GoodDog Bumble v0.2 Assembly

This page will cover the 3D-printing and assembly of the GoodDog Bumble v0.2 robot.

Preparing the parts for printing

You will need to print 1 copy of each of the parts listed on this page: GitHub Link

That’s a total of 9 parts, two of which are the gigantic case top and bottom case pieces. I have printed everything on an Ultimaker 2+ using Yellow Tough PLA.

Any printer with a 20x20cm build plate should work just as well, but you should expect around 60 hours of total print time and ~500g of material necessary.

Slicing settings needed:

  • 20% gyroid infill
  • 4 walls
  • Supports are needed on some parts, but it’s doable with standard supports on a single extrusion printer.

Note: If you are using Ultimaker Cura as your slicer, then you can use the same settings we used with the files here.

Body Bottom

Supports will be needed where the caster wheel attaches, and under the motor mounts, but be sure to use "support blocker" in your slicer to suppress it everywhere else.

Body Top

Supports will be needed on the underside where the antennas and head attaches, and by the microphone mount, but be sure to use "support blocker" in your slicer to suppress it everywhere else.

Body Caster Wheel + Motor Mount

The rest of the motor mounting and caster wheel mounting parts should be printed as shown, with standard breakaway supports.


All four of the head components can be printed on one plate.

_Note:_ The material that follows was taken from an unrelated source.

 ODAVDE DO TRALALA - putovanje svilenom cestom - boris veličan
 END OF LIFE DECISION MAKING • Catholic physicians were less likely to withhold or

I recommend to print in the orientations shown for the strongest possible prints. Only the main "Camera bracket" will need supports, and just go with what your slicer recommends. It's a bit tough to remove, but this is the most complicated part in the assembly.


Here are the required fasteners to assemble the robot. I recommend to get a generic M3 and M4 hex cap kit so that you have a bunch of sizes to choose from and make adjustments and hacks as necessary.

# Type Size Q-TY Comment
1 Button Head Hex Drive Screw M2.5 x 5 2 Microphone mount
2 Button Head Hex Drive Screw M3 x 6 2 BaseCam PCB mount
3 Button Head Hex Drive Screw M3 x 8 2 Camera PCB
4 Button Head Hex Drive Screw M3 x 10 9 ODrive mount (4), Terminal mount (2), Head connection (3)
5 Button Head Hex Drive Screw M3 x 16   Charging plug mount
6 Button Head Hex Drive Screw M3 x 25 3 Pololu wheel mount
7 Button Head Hex Drive Screw M4 x 8 2 Camera mount
9 Socket Head Screw M2.5 x 5 16 Motors mount
10 Socket Head Screw M4 x 8 2 Power supply mount
11 Socket Head Screw M4 x 16 4 Casae connection
12 Socket Head Screw M4 x 40 6 Wheels clamps
13 Hex Nut M3 4 Pololu wheel mount (3), Charging plug mount (1)
14 Hex Nut M4 10 Wheels clamps (6), Case connection (4)
15 Zip ties short for rires   16 Head clip (2), Body clip (14)
16 Zip ties long 300mm 2 Battery mount

Bottom Plate Assembly

Once you have printed all the parts, you can start assembly.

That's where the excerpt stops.